Where did the money come from if not from "tuition, grant, donation, state or taxpayer funds"? And if they have another source of funding, this still means the money is missing to fund things in the future that now they have to use "tuition, grant, donation, state or taxpayer funds" for.

They also send a clear message that ransom ware blackmail is a great business model. I think that is more than enough reason to dunk on them.

No you don't understand, they didn't use that money, they used different money! Nevermind that money is fungible.

Unless they set money in the budget every year for "Ransomware Insurance Shortfall" this is 100% "tuition, grant, donation, state or taxpayer funds" at some point in the chain.

It was partly covered by insurance.
Which came from insurance premiums paid by the university.
which was paid for with tuition, grant, donation, state or taxpayer funds
Which will continue to pay for the now-increased ongoing premiums.
We're talking about the part that wasn't.
Even the insurance policy that distributed the payout was ultimately paid for with those funds.
Sunk cost
Plus obviously insurance simply means they're using tuition money to pay for ransoms, but all the time, not just when they're threatened.
If they're spending it all the time anyway, why shouldn't the payment have been made?
Utah's higher education system has what I think is a very stupid tuition hierarchy. It seems that tuition is set by the state legislature and cannot be modified by the individual school. But schools can set other fees. So they have this concept of "differential tuition". That is some arbitrary amount that they choose to charge for a particular class that is the difference between what tuition would be if they could control it and the amount mandated by the legislature.

You may have paid all your tuition and still owe the university tuition. Got a tuition scholarship from the university? Better check the fine print. Full-tuition or half-tuition doesn't necessarily mean what you think it means. It might only cover one of the definitions of tuition. Each class can have multiple tuitions of arbitrary amounts and you have to pay them all; your scholarship does not have to cover them all.

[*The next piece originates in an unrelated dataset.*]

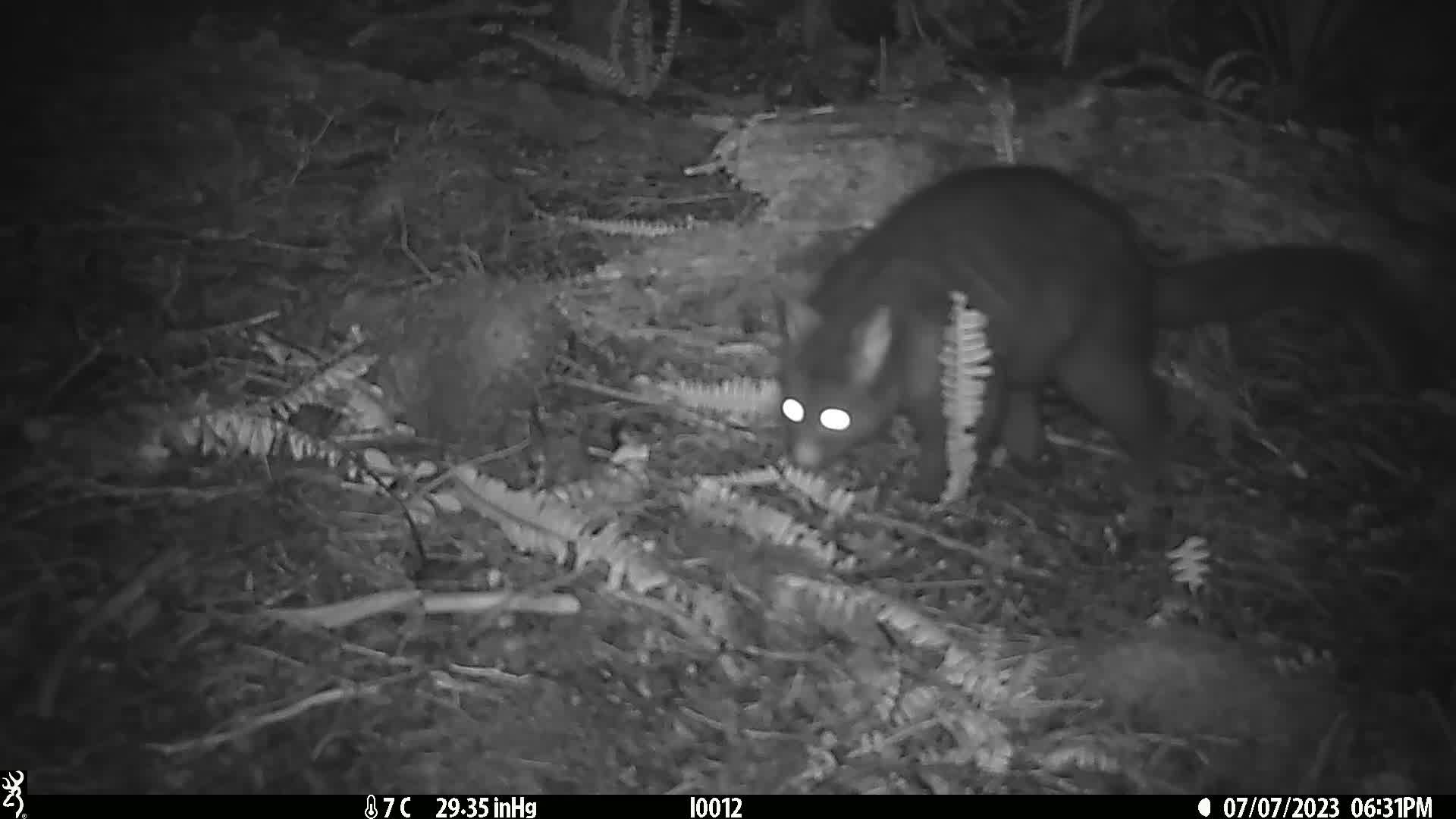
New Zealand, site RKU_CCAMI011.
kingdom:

Oh, and it is impossible to know how much to budget for a 15-credit hour semester unless you provide a specific list of classes taken.

So, "didn't come from tuition" is an ambiguous statement from a Utah school.

From football game ticket sales... duuuh
school store textbook sales
I think I'd agree with the end of the article. If the only reason you're paying them is to prevent a data leak, what's to stop them from accepting the ransom and still leaking the data?
Hacker has a reputation to maintain.
What is to stop them from acting like a blackmailer and going back for more later? Technically all they need is for giving money to "help" short term to maintain their "reputation". It is a danegelt situation.
Except there's not even any claim or confirmation about which group performed the attack, though one is suspected according to the article.